Dès qu’il fut garé, il se remit de la pommade dans l’œil avec l’espoir que le produit calmerait la brûlure. Mais contrairement à son attente, il fut pris de furieuses démangeaisons qu’il endura en clignant des paupières et en pestant. C’est sans doute à ce moment-là que le flic était arrivé. Le Voyageur fulminait. Tous deux avaient observé le même appartement aux volets fermés pendant au moins une heure. Le Voyageur se fiait toujours à son instinct, le reptile primaire enfoui dans son cerveau, et son instinct lui disait que ce flic allait être source d’embrouilles. Il sortit son portable de sa poche, entra le code secret, et appela le seul numéro enregistré dans l’appareil.

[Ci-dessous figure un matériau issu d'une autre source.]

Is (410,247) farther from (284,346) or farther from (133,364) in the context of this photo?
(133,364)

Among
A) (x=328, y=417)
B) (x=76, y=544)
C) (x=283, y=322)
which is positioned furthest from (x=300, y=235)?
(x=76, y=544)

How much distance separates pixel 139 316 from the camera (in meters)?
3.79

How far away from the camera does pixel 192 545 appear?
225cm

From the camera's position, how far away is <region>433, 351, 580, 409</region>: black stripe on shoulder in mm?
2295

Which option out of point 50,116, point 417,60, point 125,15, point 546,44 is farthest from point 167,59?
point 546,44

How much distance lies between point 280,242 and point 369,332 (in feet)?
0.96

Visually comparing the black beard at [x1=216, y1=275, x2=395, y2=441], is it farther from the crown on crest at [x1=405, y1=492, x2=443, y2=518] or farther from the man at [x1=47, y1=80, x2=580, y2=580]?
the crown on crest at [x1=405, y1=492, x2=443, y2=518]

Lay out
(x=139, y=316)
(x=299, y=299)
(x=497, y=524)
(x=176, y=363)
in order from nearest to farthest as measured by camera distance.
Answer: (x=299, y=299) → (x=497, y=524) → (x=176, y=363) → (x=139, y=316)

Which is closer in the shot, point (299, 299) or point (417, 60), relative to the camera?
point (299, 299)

« Qu’est-ce qu’il y a ? répondit Orla O’Kane d’une voix dure.
— C’est qui, le flic ?
— Quel flic ?
— Celui qui vient d’entrer dans la maison de Marie McKenna. Il a fait le guet dans sa voiture pendant une heure.
— Bon sang, dit Orla O’Kane.
— Bon sang, quoi ?
— La petite fille. Son père est policier, mais je ne me souviens pas de son nom. Décrivez-le-moi.
— Un grand gaillard, en bonne forme physique. Cheveux blond foncé. Bien sapé, alors que les autres flics, on sait qu’ils n’ont pas trop les moyens, même en comptant la prime de risque qu’ils touchent ici. C’est peut-être un flic véreux.
— Je me renseigne. Au fait, j’ai appris à la télé ce qui était arrivé à notre ami à Monaghan. Dommage pour sa femme.
— Oui, dommage.
— J’imagine qu’on ne pouvait pas faire autrement.
— Exact.
— Alors, tant pis. Et Quigley ?
— Je l’appellerai peut-être pour le voir un peu plus tard.
— Parfait. Il faut que ça avance si vous voulez…
— Chhut ! souffla le Voyageur en l’interrompant. Le flic ressort. Je vais le suivre, à tout hasard.
— Ne prenez aucun risque, dit-elle sévèrement. Il ne nous intéresse pas. S’il pose un problème, réglez-le. Sinon, fichez-lui la paix. Compris ?
— Compris. Vous inquiétez pas, je jetterai juste un petit coup d’œil. Bon, allez. Salut, vieille branche.
— Je vous interd… »
Le Voyageur raccrocha et rangea le portable dans la poche de sa veste. Le flic traversa la chaussée une dizaine de mètres plus loin, puis disparut. Après avoir légèrement abaissé sa vitre, le Voyageur entendit une portière qui s’ouvrait et se refermait avec un bruit sourd. Côté bagnole, c’était du costaud. Sans doute une allemande ou une scandinave, ou peut-être une Ford dernier modèle. Un moteur démarra avec l’odieuse vibration caractéristique du diesel. Le Voyageur ouvrit complètement sa fenêtre pour passer la tête à l’extérieur. Une Audi A4 argentée s’écarta du trottoir et accéléra en direction de Malone Road.
« Sacrée belle caisse », murmura-t-il. Toute neuve ou presque. Trente-cinq mille euros, peut-être quarante mille, selon la puissance et les options. Il ignorait ce que ça représentait en livres sterling, mais de toute façon, c’était un luxe qu’un flic ne pouvait guère s’autoriser. Il mit le contact, et le moteur de la vieille Mercedes grinça, toussota, éructa, puis démarra enfin. Après avoir laissé passer une Citroën pour ne pas se trouver directement derrière l’Audi, il s’engagea sur la chaussée.
Le flic tourna à droite dans Malone Road, suivi par la Citroën, mais il vira brusquement sur la gauche et coupa vers Stranmillis en s’enfilant dans une série de rues bordées d’églises et de maisons anciennes. La Citroën resta sur Malone Road, de sorte qu’un écart se creusa entre l’Audi et la Mercedes. Prudence, se dit le Voyageur qui connaissait mal le quartier. Quand l’Audi déboucha sur Stranmillis Road, il reprit la filature en se maintenant à une distance raisonnable, deux voitures plus loin.